Mulally won’t discuss his plans beyond his commitment to Ford through the end of 2014. However, if Mulally does move to Microsoft, I don’t expect it to hurt Ford’s chances over the next few years. At 68, Mulally likely wouldn’t stay much beyond next year anyway. And any CEO worth his salt devises a succession plan and develops talent to fulfill it.
The bottom line is that Ford has become a great stock comeback story. In the depths of the Great Recession in early 2009, the stock traded in the $1.50 range. It’s up more than 700% since then to around $17.50 a share.
If Ford shares just returned to their high of roughly $35.15 a share established back in April 1999, the stock would almost exactly double. By harnessing high tech, Ford has become much more of a growth company.
And there’s every likelihood that could happen. Because the stock is flat out cheap. It boasts a Price/Earnings to Growth Rate (PEG) ratio of 0.76. Anything below 1.0 is a signal that a stock that’s trading on the cheap.
And here’s another: Ford shares trades at 10 times forward earnings, a discount of more than 40% discount from the market. It has a return on stockholder’s equity (ROE) of 33%, more than twice the 15.5% rate for Google Inc. (NasdaqGS: GOOG).
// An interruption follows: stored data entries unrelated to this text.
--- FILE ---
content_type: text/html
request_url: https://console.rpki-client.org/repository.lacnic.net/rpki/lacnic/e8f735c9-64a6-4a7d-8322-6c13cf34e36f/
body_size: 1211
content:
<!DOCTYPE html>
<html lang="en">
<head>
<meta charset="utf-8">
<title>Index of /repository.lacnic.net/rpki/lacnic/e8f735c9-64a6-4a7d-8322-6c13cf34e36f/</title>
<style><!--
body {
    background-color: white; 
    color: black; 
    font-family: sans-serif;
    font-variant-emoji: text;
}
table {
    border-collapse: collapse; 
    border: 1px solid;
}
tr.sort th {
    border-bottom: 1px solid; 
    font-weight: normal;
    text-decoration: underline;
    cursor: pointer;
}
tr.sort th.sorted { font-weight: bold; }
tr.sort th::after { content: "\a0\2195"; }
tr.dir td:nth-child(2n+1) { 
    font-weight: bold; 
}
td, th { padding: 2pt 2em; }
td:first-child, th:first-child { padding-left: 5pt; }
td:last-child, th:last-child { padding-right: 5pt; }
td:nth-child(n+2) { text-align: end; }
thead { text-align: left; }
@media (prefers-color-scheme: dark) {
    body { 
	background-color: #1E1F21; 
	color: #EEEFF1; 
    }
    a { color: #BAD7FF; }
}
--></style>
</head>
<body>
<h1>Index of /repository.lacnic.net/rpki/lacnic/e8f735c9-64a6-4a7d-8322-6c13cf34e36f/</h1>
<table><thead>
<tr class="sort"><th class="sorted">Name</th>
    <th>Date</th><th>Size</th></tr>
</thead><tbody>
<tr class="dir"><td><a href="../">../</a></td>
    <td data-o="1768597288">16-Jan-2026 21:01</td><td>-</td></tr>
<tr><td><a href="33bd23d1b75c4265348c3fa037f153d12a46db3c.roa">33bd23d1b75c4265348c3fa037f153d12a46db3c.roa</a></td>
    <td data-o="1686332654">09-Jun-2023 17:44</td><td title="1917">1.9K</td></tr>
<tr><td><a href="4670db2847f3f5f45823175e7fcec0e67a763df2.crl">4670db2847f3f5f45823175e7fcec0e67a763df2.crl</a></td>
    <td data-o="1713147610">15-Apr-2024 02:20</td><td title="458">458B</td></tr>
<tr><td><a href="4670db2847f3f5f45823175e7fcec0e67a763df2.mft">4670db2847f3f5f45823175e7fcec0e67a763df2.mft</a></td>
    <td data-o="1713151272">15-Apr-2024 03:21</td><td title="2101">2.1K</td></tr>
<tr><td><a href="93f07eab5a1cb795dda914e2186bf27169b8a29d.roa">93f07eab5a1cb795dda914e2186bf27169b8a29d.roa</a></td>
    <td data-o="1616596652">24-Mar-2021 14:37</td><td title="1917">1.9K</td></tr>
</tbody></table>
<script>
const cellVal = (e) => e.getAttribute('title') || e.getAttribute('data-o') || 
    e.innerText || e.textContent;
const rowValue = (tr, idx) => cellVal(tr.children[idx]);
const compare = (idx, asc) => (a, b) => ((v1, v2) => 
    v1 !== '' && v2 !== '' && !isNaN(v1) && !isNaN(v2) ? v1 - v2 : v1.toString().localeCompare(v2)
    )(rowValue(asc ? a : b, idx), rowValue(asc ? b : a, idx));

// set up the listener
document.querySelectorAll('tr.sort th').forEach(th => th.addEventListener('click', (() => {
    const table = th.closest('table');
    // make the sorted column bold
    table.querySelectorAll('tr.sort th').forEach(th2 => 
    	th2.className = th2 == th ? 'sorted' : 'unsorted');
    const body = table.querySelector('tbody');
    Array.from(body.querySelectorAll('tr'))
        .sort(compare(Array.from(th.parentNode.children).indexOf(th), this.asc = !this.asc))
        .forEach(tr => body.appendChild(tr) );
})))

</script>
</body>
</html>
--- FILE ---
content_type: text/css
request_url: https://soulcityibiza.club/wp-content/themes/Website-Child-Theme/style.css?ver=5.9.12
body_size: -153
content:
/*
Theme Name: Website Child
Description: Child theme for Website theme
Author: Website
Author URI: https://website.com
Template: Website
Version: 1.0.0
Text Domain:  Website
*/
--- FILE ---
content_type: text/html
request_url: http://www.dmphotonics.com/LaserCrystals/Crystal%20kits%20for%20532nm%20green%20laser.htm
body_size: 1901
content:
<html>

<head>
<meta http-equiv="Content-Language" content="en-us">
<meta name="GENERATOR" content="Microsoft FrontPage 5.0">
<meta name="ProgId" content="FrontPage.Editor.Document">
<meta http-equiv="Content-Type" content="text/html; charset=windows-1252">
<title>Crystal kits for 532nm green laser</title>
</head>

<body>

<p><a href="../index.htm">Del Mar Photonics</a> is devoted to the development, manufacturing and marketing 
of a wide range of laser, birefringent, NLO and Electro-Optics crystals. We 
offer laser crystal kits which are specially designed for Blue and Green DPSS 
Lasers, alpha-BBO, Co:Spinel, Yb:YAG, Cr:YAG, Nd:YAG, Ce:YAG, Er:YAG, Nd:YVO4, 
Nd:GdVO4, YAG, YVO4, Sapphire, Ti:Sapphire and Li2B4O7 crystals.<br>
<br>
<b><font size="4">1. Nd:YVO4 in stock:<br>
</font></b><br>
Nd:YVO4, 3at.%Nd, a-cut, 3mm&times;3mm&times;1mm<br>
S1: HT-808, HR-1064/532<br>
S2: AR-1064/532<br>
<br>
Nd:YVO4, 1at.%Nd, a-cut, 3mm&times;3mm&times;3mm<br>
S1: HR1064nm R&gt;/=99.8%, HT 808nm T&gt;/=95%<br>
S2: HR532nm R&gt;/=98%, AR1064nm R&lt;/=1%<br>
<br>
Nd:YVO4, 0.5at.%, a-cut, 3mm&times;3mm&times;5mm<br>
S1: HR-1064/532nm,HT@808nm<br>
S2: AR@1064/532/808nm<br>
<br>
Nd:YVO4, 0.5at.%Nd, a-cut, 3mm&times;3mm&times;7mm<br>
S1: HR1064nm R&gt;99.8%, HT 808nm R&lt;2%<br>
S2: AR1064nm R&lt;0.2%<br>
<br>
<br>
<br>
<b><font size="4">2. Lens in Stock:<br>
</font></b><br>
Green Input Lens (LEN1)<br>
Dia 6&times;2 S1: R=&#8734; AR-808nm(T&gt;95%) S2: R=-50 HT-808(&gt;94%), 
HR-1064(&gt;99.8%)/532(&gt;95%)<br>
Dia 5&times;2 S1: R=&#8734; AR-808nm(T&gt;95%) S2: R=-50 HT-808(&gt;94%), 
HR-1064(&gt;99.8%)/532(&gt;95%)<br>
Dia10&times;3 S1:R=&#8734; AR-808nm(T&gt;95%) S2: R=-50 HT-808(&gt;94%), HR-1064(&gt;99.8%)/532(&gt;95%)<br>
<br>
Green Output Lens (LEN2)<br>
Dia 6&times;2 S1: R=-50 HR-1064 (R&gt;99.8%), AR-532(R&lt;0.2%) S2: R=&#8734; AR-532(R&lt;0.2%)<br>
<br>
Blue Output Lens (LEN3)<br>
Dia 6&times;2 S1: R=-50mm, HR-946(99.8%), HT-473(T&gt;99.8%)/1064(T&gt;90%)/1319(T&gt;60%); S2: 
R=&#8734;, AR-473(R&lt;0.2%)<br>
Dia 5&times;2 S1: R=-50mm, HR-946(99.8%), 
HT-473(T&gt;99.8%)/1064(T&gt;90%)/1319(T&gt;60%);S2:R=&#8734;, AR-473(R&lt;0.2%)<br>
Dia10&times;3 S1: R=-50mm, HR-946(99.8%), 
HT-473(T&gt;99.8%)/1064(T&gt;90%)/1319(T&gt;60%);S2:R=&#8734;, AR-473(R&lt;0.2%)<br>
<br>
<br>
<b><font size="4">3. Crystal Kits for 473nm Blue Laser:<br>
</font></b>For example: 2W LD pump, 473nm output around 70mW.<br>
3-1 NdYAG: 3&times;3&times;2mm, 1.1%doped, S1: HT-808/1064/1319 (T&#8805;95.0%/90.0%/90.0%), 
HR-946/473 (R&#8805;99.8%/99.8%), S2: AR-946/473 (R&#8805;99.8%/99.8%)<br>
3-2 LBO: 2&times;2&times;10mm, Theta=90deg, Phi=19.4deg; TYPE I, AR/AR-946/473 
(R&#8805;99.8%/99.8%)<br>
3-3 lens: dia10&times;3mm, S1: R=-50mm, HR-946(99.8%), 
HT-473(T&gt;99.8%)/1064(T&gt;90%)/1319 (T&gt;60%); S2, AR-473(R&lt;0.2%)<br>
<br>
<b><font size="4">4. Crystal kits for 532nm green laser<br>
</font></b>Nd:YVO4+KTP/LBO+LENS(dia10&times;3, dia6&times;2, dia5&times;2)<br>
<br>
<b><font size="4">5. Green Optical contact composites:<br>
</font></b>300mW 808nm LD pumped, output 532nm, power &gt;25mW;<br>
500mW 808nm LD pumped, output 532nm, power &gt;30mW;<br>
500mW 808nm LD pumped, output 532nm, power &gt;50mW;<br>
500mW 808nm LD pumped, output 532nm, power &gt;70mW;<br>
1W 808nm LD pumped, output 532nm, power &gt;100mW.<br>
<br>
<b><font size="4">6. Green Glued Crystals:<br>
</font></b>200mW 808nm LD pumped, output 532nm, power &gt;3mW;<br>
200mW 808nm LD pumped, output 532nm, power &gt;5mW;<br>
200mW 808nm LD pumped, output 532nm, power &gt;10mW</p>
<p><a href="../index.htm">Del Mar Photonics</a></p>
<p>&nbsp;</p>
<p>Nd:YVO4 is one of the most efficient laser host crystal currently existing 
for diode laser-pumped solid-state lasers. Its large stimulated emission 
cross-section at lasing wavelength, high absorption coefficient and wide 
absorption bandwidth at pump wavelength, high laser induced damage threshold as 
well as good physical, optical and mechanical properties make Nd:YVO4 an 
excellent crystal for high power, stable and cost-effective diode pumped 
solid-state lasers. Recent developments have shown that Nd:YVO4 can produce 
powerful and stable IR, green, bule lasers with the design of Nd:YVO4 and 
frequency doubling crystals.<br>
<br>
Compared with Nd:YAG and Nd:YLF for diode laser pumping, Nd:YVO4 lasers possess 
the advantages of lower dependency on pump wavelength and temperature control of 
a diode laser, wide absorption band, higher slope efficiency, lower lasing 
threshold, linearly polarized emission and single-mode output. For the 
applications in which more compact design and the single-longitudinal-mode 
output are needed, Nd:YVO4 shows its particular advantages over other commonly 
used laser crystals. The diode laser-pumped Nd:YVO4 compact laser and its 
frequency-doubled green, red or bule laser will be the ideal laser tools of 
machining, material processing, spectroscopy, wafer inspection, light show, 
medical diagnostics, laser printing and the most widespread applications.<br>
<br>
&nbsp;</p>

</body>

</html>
To me, Ford qualifies as a tech investment because it is using technology to improve the quality, safety, reliability, and fuel economy of its vehicles — not to mention making them more user friendly in a world where just about anyone buying a new car these days is already computer savvy.
Our mantra here at Strategic Tech Investor is that “the road to wealth is paved by tech.”
Recommending an auto stock as a “stealth tech stock” is probably the best (and most literal) affirmation of that statement that I’ve seen.
And if contributes to your wealth – as we believe it will – it will also be one of the most rewarding recommendations that we’ve made.